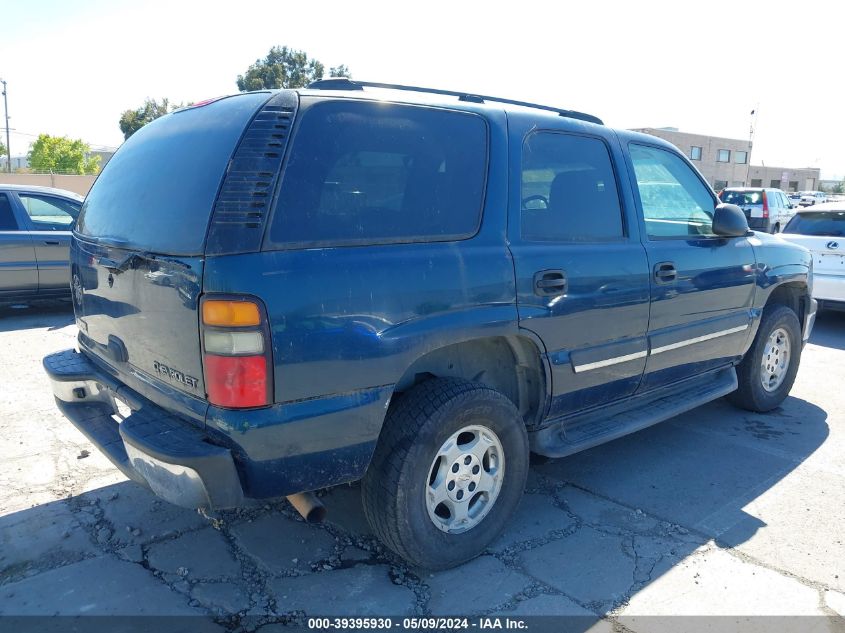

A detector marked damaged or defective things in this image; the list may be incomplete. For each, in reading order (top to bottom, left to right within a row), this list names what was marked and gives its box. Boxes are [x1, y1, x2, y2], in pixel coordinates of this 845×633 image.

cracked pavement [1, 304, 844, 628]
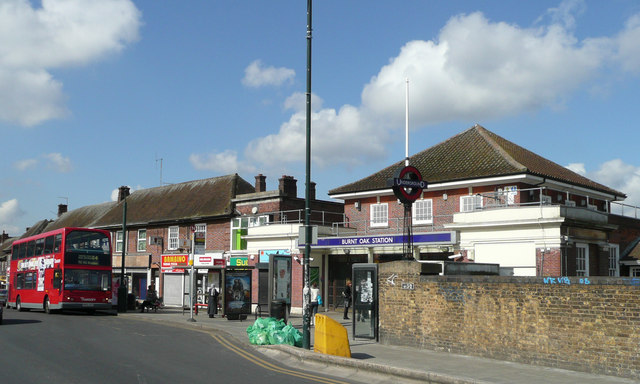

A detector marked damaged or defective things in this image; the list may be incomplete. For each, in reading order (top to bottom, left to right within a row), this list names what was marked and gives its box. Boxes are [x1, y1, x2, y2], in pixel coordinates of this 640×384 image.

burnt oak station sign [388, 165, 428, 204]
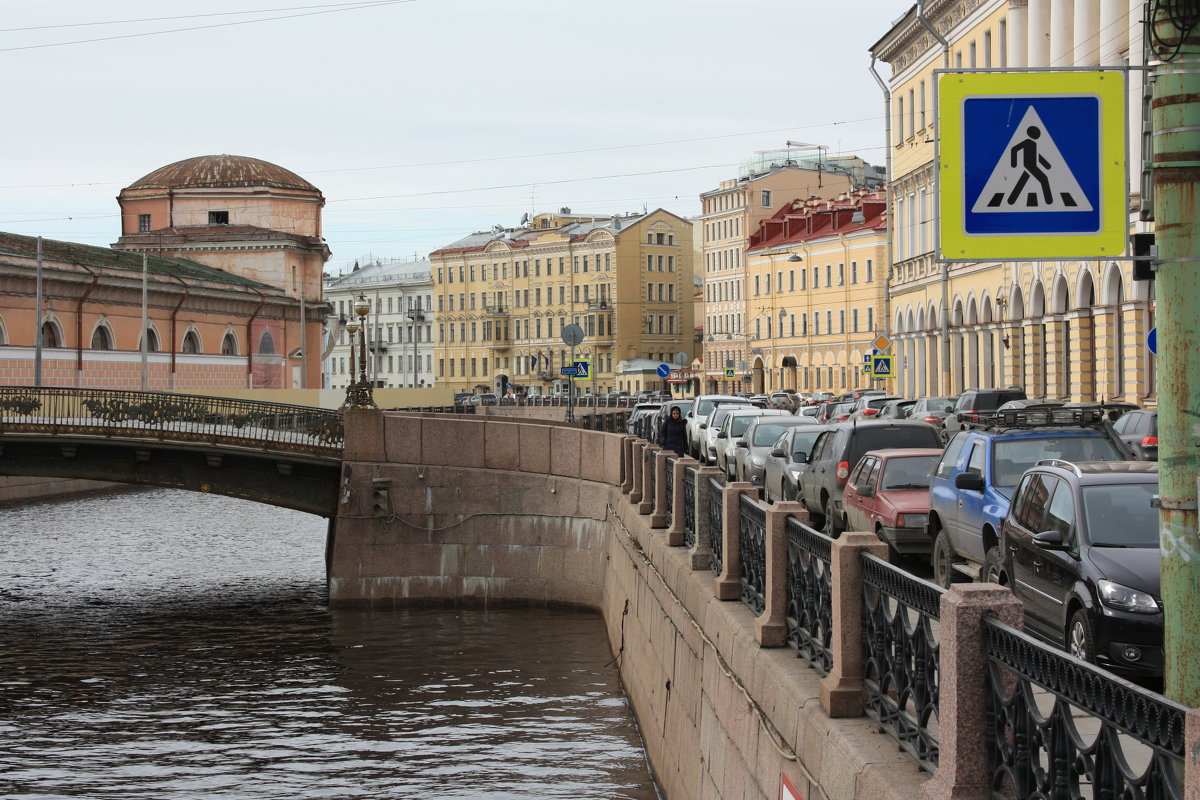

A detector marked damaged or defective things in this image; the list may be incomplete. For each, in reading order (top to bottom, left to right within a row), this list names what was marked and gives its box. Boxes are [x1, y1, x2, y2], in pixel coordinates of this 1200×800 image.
==================================================
● **WRITTEN INSTRUCTION**: Print every line of the data above verbatim, leaving out the pictures.

● **RESPONSE TO THIS TASK**:
A detector marked damaged or defective things in this image; the list may be incomplete. For each, in reading order (top to bottom, left to right within a row), this list names what was marked and gives its box. Boxes are [x1, y1, x2, y2], in pixel coordinates of this 845×633 image.

cracked pavement [1, 304, 844, 628]

A detector marked damaged or defective things in this image; the list may be incomplete. For each, in reading order (top to bottom, left to right within a row), this list names what was marked and gives its box. Boxes are [x1, y1, x2, y2], in pixel coordinates of this 640×384 image.

burnt oak station sign [388, 165, 428, 204]

A detector marked damaged or defective things in this image; the list may be incomplete. For each, in reading order (top to bottom, left to right within a row), this list names what was marked and gives its box. Boxes are [x1, y1, x2, y2], in pixel coordinates of this 1200×800 image.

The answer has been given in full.